━━ Fragmento proporcionado

Alphabet cerró el miércoles con una valoración de 3,88 billones de dólares, por encima de los 3,84 billones de Apple. Sus acciones han subido un 2% mientras las de Apple han caído un 4% en los últimos cinco días.
Este cambio en el ranking refleja las consecuencias financieras de dos estrategias opuestas en la carrera de la inteligencia artificial: Alphabet ha apostado fuerte, mientras Apple ha mostrado indecisión. El mercado ya está castigando la falta de una postura clara.
Alphabet presentó en noviembre Ironwood, su séptima generación de chips TPU como alternativa a NVIDIA, y en diciembre lanzó Gemini 3, que tuvo una excelente acogida. En contraste, Apple mantiene aplazada su “nueva Siri” hasta dentro de varios meses.
La diferencia en capacidad de desarrollo y velocidad de distribución es evidente: la acción de Alphabet subió un 65% en 2025, su mejor año desde 2009. La de Apple apenas creció un 9%, por debajo del 16,4% del S&P 500.
Sundar Pichai, CEO de Alphabet, ha sabido traducir la alta demanda de infraestructura de IA en contratos gigantescos. En la llamada de resultados de octubre con analistas e inversores reveló que Google Cloud había firmado más acuerdos superiores a los 1.000 millones de dólares en los primeros tres trimestres de 2025 que en 2023 y 2024 juntos.
Apple, por su parte, sigue atrapada en la incertidumbre sobre cuándo y cómo integrará la IA en sus productos de consumo. El desarrollo de la nueva Siri se ha estancado, ha generado cambios en el equipo directivo y ha posicionado a Apple como una empresa que no supo anticipar el auge de la IA generativa.
Esta inversión de posiciones marca el fin de una era en la que Apple dominaba por la inercia del iPhone y el inicio de otra en la que una estrategia de IA clara y convincente resulta crucial para no quedar rezagado, independientemente de la fortaleza de la marca.
El mercado nunca paga por el pasado.

━━━━
━━ Datos de origen

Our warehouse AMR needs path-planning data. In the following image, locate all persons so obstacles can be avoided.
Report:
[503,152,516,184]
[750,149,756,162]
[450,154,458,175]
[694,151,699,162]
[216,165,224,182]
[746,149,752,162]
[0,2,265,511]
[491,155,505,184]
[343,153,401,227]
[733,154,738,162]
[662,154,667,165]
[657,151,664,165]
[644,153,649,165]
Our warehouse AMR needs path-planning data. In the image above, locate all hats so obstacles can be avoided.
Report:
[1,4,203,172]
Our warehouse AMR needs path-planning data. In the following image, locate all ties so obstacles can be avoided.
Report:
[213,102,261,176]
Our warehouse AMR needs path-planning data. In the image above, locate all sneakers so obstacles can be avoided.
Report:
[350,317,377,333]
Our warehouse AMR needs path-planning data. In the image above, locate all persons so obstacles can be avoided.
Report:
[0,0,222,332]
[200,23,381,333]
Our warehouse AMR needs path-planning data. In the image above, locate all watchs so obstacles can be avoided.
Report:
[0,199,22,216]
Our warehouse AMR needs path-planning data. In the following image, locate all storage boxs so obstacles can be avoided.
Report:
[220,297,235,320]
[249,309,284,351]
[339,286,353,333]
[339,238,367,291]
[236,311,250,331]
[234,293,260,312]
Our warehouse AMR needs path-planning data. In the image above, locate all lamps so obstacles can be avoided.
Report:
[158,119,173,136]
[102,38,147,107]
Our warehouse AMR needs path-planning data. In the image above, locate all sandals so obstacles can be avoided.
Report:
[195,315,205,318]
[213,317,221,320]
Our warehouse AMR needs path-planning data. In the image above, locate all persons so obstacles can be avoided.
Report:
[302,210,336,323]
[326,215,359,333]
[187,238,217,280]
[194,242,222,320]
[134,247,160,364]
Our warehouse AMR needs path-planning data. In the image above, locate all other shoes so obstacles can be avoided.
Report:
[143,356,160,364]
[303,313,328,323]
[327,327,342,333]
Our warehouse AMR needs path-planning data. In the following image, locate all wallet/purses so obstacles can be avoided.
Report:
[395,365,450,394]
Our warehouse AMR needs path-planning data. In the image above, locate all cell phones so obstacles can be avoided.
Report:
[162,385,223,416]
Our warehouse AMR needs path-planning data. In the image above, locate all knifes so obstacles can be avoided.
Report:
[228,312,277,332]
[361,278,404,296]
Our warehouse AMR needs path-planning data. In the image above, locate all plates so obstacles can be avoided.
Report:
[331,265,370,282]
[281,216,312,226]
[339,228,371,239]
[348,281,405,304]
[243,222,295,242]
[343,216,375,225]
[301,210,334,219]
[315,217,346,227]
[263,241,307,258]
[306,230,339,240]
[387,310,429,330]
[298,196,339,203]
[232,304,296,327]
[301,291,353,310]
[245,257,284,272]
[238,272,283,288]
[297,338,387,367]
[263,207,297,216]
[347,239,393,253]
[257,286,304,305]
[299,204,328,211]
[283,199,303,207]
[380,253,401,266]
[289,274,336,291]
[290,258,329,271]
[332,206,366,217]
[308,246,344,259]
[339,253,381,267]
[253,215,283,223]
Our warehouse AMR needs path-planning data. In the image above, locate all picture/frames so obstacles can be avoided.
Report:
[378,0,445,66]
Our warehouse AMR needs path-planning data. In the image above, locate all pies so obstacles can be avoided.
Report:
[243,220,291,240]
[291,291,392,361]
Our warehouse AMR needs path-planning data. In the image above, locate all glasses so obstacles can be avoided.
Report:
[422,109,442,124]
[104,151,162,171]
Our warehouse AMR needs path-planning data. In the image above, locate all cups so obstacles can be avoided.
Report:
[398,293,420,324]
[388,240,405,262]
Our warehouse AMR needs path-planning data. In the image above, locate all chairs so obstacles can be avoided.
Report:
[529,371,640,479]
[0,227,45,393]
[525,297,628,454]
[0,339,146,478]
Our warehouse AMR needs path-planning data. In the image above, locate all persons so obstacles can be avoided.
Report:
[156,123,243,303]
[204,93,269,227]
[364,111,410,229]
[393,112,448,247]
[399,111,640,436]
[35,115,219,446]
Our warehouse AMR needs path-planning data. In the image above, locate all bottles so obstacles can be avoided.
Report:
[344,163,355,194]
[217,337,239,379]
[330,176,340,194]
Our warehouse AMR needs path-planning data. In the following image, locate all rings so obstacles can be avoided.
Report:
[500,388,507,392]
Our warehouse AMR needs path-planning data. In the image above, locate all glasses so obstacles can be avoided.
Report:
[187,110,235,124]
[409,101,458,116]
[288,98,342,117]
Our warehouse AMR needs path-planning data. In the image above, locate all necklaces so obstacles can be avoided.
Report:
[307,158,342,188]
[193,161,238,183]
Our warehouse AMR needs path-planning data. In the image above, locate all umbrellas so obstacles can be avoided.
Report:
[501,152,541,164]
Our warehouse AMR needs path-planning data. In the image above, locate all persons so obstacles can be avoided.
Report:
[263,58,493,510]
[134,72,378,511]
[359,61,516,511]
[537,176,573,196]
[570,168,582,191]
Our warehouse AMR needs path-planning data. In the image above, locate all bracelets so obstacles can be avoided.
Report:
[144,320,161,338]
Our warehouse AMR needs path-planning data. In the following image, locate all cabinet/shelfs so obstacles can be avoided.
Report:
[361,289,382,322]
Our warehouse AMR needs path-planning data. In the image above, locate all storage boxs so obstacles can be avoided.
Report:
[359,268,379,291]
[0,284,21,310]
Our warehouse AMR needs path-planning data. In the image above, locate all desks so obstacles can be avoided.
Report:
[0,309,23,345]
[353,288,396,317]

━━━━

# Enunciado
Transcribe literalmente el pasaje del fragmento sobre Alphabet y Apple que va desde "Este cambio en" hasta "del S&P 500.". Los registros no guardan relación con el fragmento proporcionado.

# Respuesta
Este cambio en el ranking refleja las consecuencias financieras de dos estrategias opuestas en la carrera de la inteligencia artificial: Alphabet ha apostado fuerte, mientras Apple ha mostrado indecisión. El mercado ya está castigando la falta de una postura clara.
Alphabet presentó en noviembre Ironwood, su séptima generación de chips TPU como alternativa a NVIDIA, y en diciembre lanzó Gemini 3, que tuvo una excelente acogida. En contraste, Apple mantiene aplazada su “nueva Siri” hasta dentro de varios meses.
La diferencia en capacidad de desarrollo y velocidad de distribución es evidente: la acción de Alphabet subió un 65% en 2025, su mejor año desde 2009. La de Apple apenas creció un 9%, por debajo del 16,4% del S&P 500.